Attorney Shay was able to obtain several delays to Becker’s execution, and Charles Becker was still alive in the spring of 1913.  However, Shay, who had never handled a criminal case before (his specialty was personal injury), resigned and was replaced by Marion Manton; a bulldog of a criminal attorney, who had been given the moniker of “Praying Manton,” because of 
his ability to trap people on the witness stand into saying things other than what they had intended to say. Manton also was a bigwig at Tammany Hall, and Becker needed all the help he could get.

The only problem was – Shay worked cheap and Manton commanded big bucks. Not having the money to pay Manton, Helen Becker signed over the deed of the Becker’s Bronx house to Manton as payment for his services.

Becker got a tease in early 1913, when New York State Gov.
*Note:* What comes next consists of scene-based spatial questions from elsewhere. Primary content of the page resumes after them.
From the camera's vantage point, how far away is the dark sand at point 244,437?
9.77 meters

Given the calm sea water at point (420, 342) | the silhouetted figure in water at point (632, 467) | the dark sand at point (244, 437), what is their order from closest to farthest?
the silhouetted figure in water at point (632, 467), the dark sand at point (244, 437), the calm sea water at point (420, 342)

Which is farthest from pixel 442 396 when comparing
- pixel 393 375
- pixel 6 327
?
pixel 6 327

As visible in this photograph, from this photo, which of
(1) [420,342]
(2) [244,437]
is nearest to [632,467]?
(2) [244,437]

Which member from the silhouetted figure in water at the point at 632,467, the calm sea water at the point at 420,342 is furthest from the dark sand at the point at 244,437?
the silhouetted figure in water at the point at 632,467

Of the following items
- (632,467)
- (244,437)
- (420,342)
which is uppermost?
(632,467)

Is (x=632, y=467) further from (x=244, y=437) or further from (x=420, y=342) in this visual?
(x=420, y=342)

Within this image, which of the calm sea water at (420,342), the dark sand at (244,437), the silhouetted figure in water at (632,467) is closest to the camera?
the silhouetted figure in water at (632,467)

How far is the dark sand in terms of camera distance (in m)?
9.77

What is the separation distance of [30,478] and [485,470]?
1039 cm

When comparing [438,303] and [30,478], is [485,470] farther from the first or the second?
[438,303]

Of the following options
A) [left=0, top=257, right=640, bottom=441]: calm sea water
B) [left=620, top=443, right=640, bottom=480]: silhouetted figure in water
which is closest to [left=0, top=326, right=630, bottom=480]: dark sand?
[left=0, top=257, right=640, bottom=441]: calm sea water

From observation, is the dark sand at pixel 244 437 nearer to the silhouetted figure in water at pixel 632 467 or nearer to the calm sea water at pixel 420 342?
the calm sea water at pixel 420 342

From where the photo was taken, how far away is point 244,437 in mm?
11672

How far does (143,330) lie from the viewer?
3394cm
William Sulzer, an old-time pal of Big Tim Sullivan (and close to Manton too), said that documents that had been submitted to him proved Becker’s innocence. Sulzer said that after the appeal decision came back from the Court of Appeals, and if Becker was not given a second trial, Sulzer would use his powers as governor to commute Becker’s sentence.

However, Sulzer, who took over as governor on January 1, 1913, had difficulties of his own, and he never got his chance to help Becker.
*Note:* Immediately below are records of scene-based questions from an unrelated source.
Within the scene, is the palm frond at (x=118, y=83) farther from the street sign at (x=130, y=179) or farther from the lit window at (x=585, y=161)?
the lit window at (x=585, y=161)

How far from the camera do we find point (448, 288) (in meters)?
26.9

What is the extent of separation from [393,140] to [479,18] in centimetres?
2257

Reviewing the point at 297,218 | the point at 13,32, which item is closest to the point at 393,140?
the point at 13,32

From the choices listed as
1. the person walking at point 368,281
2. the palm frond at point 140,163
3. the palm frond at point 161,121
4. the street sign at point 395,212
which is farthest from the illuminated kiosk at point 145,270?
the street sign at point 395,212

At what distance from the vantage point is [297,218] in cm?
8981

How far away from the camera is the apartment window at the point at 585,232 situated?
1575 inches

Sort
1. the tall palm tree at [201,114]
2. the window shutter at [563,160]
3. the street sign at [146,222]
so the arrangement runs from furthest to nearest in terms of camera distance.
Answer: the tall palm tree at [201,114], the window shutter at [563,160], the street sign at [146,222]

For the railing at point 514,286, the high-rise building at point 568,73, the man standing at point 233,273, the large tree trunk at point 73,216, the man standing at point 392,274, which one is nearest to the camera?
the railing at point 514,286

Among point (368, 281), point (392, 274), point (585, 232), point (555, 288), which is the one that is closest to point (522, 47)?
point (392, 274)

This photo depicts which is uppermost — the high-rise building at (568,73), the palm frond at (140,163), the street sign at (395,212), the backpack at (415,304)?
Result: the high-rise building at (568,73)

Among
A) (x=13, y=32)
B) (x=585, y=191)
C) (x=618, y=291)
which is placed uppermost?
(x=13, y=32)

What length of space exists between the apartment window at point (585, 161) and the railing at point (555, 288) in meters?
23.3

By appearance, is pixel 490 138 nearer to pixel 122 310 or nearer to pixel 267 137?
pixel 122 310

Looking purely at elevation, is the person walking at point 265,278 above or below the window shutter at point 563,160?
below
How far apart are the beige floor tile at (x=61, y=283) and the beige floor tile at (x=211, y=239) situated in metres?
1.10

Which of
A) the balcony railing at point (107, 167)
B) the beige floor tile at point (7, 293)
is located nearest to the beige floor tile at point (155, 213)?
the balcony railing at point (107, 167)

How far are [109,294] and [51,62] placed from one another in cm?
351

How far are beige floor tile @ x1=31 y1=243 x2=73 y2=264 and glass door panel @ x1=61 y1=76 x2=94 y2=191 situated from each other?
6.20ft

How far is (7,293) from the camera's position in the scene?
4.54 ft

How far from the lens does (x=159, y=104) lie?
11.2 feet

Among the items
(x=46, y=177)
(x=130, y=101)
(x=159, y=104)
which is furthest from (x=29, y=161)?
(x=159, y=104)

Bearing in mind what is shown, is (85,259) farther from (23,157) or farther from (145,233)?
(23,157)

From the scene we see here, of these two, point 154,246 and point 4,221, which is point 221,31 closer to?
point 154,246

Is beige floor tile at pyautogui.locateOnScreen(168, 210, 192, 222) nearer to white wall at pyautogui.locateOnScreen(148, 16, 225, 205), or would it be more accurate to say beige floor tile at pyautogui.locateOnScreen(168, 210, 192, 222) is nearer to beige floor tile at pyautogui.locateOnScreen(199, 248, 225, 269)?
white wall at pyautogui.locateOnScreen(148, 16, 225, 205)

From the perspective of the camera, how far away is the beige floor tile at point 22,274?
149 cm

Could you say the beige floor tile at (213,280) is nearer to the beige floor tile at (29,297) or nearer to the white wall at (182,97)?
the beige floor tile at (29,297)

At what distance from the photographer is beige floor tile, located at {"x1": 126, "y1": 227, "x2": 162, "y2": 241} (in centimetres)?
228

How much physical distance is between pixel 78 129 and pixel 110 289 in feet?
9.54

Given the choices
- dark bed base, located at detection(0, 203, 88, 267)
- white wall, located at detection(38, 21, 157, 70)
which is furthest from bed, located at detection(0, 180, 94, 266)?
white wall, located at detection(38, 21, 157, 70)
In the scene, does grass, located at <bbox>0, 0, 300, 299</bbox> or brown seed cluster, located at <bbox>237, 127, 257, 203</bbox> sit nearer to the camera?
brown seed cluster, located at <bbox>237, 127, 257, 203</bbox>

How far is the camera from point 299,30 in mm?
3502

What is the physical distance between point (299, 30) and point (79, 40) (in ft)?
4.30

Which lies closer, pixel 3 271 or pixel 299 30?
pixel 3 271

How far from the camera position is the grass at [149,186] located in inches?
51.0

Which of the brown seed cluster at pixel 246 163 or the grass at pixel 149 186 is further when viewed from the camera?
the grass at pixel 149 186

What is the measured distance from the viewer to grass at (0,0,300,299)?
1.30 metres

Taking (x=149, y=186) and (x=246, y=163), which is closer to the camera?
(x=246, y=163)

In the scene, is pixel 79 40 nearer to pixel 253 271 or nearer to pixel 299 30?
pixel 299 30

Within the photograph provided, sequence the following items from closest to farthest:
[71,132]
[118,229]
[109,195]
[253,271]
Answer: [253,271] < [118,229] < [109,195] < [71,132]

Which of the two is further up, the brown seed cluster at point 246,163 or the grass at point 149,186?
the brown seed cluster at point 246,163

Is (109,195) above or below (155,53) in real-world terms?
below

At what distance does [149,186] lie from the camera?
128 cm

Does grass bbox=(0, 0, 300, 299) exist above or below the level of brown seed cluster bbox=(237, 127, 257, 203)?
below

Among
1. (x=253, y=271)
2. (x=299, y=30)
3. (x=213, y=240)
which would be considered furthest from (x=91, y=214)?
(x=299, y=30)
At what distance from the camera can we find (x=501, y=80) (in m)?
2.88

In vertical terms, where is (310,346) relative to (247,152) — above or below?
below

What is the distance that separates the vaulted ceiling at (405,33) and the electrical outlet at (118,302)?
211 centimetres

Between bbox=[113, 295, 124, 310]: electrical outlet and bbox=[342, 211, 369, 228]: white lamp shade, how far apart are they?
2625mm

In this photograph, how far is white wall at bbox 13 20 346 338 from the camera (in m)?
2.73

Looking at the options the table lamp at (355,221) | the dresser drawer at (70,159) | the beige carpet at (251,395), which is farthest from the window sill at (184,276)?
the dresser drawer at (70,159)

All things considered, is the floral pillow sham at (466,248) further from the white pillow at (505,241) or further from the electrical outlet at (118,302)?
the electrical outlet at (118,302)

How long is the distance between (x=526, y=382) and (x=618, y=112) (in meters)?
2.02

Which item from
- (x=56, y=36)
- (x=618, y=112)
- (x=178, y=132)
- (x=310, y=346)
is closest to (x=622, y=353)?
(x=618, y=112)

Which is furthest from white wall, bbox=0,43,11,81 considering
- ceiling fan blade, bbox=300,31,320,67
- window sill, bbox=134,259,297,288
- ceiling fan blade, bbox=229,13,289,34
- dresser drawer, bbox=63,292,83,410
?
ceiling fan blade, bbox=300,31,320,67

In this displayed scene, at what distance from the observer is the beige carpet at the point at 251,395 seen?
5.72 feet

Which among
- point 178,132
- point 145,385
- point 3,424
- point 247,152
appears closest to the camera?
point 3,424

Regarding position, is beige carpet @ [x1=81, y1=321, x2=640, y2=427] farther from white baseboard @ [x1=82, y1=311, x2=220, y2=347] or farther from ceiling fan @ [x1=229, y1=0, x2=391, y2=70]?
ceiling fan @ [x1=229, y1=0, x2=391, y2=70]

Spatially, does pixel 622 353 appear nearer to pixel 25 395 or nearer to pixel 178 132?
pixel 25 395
Sulzer’s first setback came when it was uncovered that he had diverted campaign contributions into his own personal coffers, and then, when confronted with the evidence - he lied about it. However, Sulzer’s biggest blunder was not playing ball with the head of Tammany Hall: Charles “Boss” Murphy.
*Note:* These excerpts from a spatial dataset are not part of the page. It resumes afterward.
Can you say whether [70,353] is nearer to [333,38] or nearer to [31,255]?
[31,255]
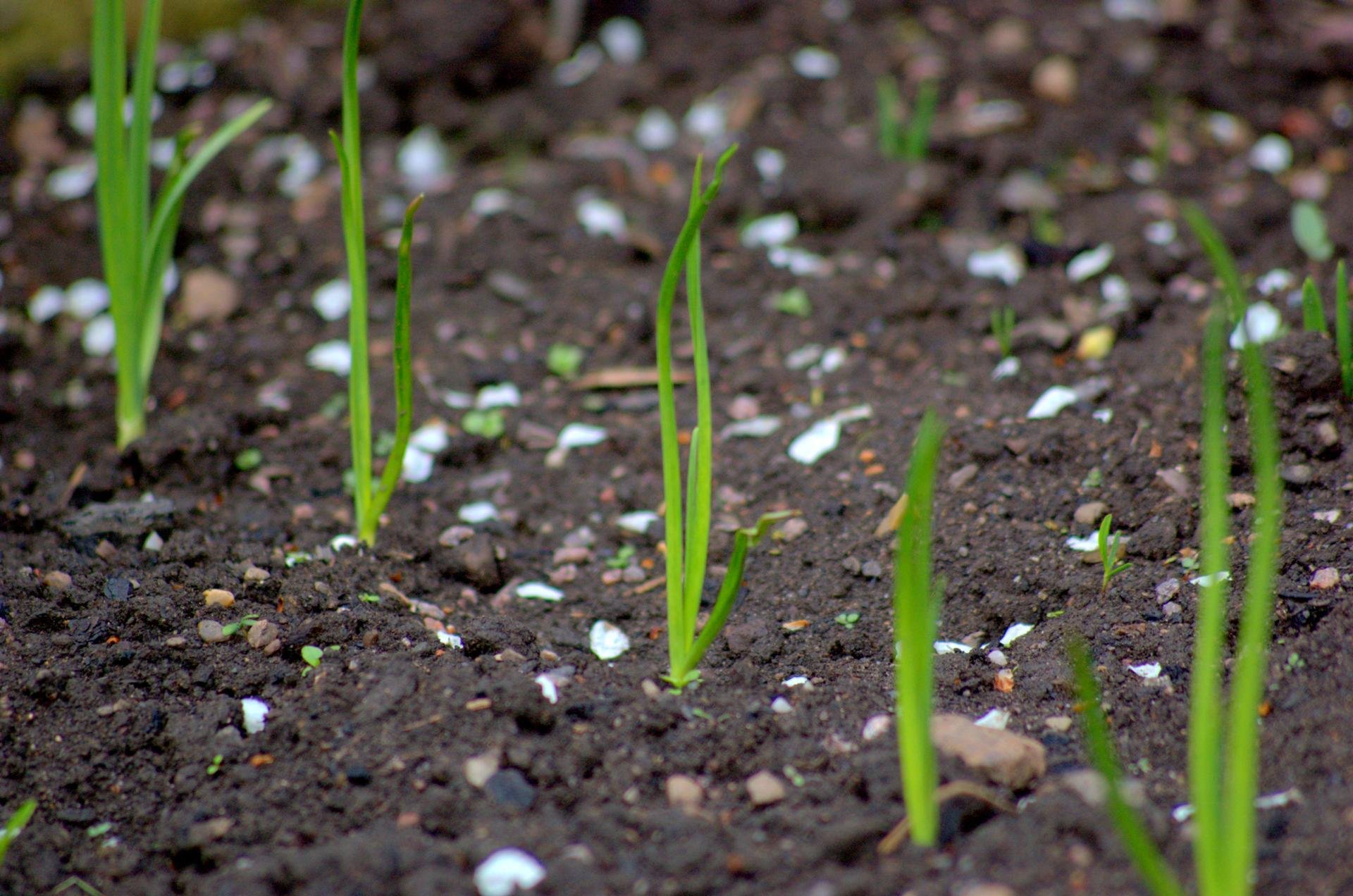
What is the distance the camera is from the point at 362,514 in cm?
145

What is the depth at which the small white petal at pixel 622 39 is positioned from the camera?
262 cm

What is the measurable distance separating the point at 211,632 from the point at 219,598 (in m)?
0.06

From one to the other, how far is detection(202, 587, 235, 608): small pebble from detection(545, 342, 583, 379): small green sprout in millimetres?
739

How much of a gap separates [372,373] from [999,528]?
3.47 feet

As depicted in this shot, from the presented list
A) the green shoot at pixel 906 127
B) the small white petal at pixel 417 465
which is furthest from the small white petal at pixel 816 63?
the small white petal at pixel 417 465

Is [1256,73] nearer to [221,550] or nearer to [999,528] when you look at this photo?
[999,528]

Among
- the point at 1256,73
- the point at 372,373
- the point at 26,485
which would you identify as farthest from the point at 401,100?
the point at 1256,73

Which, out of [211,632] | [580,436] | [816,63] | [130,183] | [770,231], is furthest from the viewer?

Murphy, as payback for getting Sulzer elected, wanted certain men appointed to prestigious positions in Sulzer’s administration. The biggest fish Sulzer turned down for Murphy was James E. Gaffney, the owner of the “Miracle” Boston Braves. Murphy wanted Sulzer to appoint Gaffney to the State Commission of Highways, but Sulzer told Murphy to take a flying leap. Sulzer said, instead of appointing a man to that position, he would put the plum appointment up for a vote.

This was not a smart thing to do to the man (Boss Murphy) who just got you elected governor.

Murphy then used his powers at Tammany Hall to induce the New York State Assembly to impeach Sulzer, which they did on August 13, 1913, by a vote of 79-45. Sulzer was replaced by Lieutenant Gov. Martin H. Glynn, who acted as if he didn’t know Charles Becker ever existed.

Becker always had a big ally in Big Tim Sullivan. However, as early as the beginning of 1912, Sullivan had begun experiencing extreme bouts of dementia. Big Tim escaped from his upstate asylum several times, but he was always found at one of his New York City haunts, playing cards and drinking like a fish.

The last time Sullivan escaped was on August 31, 1912, and he did so after waiting for his guards to fall asleep after an all-night card game. Two weeks later, an unidentified body turned up in an Bronx morgue. The man had apparently been run over by a freight train in Pelham, New York. No one claimed the body, but before the body was buried in Potter’s Field, a policeman recognized it as the body of Big Tim Sullivan.

Big Tim was given a proper sendoff, as 25,000 people followed his casket from a downtown funeral home to his funeral mass at old St. Patrick’s Church on Mulberry Street, just south of Houston Street.

Despite the setbacks of Sulzer’s impeachment and Big Tim Sullivan’s demise, Becker finally got a lucky break.

On Feb. 24, 1914, the New York State Appeals Court, by an overwhelming 6-1 majority, ruled that Becker’s first trial had been grossly improper. The main reasons given by the appeals court were the dubious actions in the courtroom by Whitman and his staff; statements presented to the jury that were certainly prejudicial against Becker and should have been objected to by Judge Goff. As for Judge Goff, the appeals court cited his obvious one-sided performance in the courtroom; favoring the prosecution and constantly lambasting the defense. Judge Goff was also taken to task for dismissing Bald Jack Rose from the witness stand when McIntyre could no longer physically function in court because of heat exhaustion.